Die Akzeptanz gegenüber den Eingereisten wird nicht erhöht, wenn man regelmäßig erklärt, dass sie kaum eine Chance auf Anerkennung als politische Flüchtlinge haben. Die mittlerweile übliche Unterteilung in die erwünschten, aus poli­tischen Motiven Geflohenen und in die sogenannten Wirtschaftsflüchtlinge hat schlimme Auswirkungen. Selbst Nazis und Pegida erklären, dass sie nichts gegen politisch Verfolgte haben. Aber in ihrer Ablehnung von Wirtschaftsflüchtlingen und dem drängenden Wunsch nach deren schneller Abschiebung können sie sich mit der gesellschaftlichen Mehrheit einig sehen. Die Folge: Die Zahl der Angriffe auf Flüchtlingsunterkünfte ist bereits vor der Debatte um die Menschen aus dem Kosovo drastisch gestiegen, wie die Antwort der Bundesregierung auf eine Anfrage der Linkspartei ergab. Seit 2012 hat sich die Zahl der Angriffe auf Flüchtlingsunterkünfte versechsfacht. Damals lag die Zahl der von der Bundesregierung erfassten Attacken bei 24, 2013 bei 58 und im vergangenen Jahr bei 150. Allein in den letzten drei Monaten des Jahres 2014 gab es nach Angaben der Bundesregierung 67 Übergriffe auf Flüchtlingsheime und ihre Bewohner.
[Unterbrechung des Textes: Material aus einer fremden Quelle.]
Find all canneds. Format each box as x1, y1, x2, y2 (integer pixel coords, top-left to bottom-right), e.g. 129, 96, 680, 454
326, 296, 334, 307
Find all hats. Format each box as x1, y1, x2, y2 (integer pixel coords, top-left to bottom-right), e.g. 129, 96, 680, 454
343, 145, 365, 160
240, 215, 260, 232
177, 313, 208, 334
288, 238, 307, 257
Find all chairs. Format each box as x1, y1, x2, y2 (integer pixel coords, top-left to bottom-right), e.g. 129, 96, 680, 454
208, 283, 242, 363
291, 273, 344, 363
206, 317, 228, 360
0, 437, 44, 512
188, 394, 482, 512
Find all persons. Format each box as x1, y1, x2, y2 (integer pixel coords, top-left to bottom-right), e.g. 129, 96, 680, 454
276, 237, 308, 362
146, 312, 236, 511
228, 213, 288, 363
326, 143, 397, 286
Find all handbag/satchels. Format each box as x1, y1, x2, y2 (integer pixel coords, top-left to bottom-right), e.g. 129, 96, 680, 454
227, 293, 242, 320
In Kommentaren und Debattenbeiträgen wird oft eine Verbindung zwischen der steigenden Zahl von Anschlägen und der islamfeindlichen Pegida-Bewegung gezogen, die im Oktober 2014 ihren Aufschwung nahm. Tatsächlich hat sie, auch wenn sie im Westen nicht Fuß fassen konnte, die Diskussion in Deutschland weit nach rechts verschoben. Pegida scheint sich zwar mehr und mehr zu zerlegen. Doch ihre migrantenfeindlichen Botschaften erleben durch die Debatte um die Flüchtlinge aus dem Kosovo einen neuen Aufschwung. »Offensive gegen Masseneinwanderung«, freut sich Focus Online.
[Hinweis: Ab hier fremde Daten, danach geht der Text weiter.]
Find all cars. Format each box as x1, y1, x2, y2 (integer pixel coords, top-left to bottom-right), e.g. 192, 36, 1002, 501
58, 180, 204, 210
Als die deutsche Regierung die Menschen im Kosovo für den Kampf gegen Serbien instrumentalisieren konnte, hatte ihr Schicksal einen hohen Stellenwert für sie. Damals ging es um die staatliche Unabhängigkeit, die den EU-Staaten und ihren geostrategischen Plänen gelegen kam. Deshalb unterstützten sie die kosovarischen Se­paratisten im Kampf um die Unabhängigkeit, die wirtschaftlich gesehen einfach Wahnsinn ist. Doch wie die Menschen in dem Kleinstaat ökonomisch zurechtkommen, ist den EU-Verantwort­lichen und der deutschen Regierung gleichgültig. Nach den Zahlen der UN leben 17 Prozent der 1,8 Millionen Bewohner des Kosovo in extremer Armut und haben am Tag weniger als 0,94 Euro zur Verfügung. 45 Prozent leben in absoluter Armut mit einem Betrag von 1,42 Euro am Tag. 16 Prozent der Kinder leiden aufgrund von Ernährungsmangel an Wachstumsstörungen. Schätzungsweise 40 Prozent der Einwohner sind arbeitslos, unter den Jugendlichen sind es 70 Prozent. Korruption und organisierte Kriminalität blühen unter den Augen der EU-Aufseher im Land, ohne die keine Regierung zustande kommt. »Der Kosovo leidet an massiven Defiziten bezüglich fast aller Strukturen, die Staatlichkeit ausmachen«, stellte die Menschenrechtsorganisation Pro Asyl fest.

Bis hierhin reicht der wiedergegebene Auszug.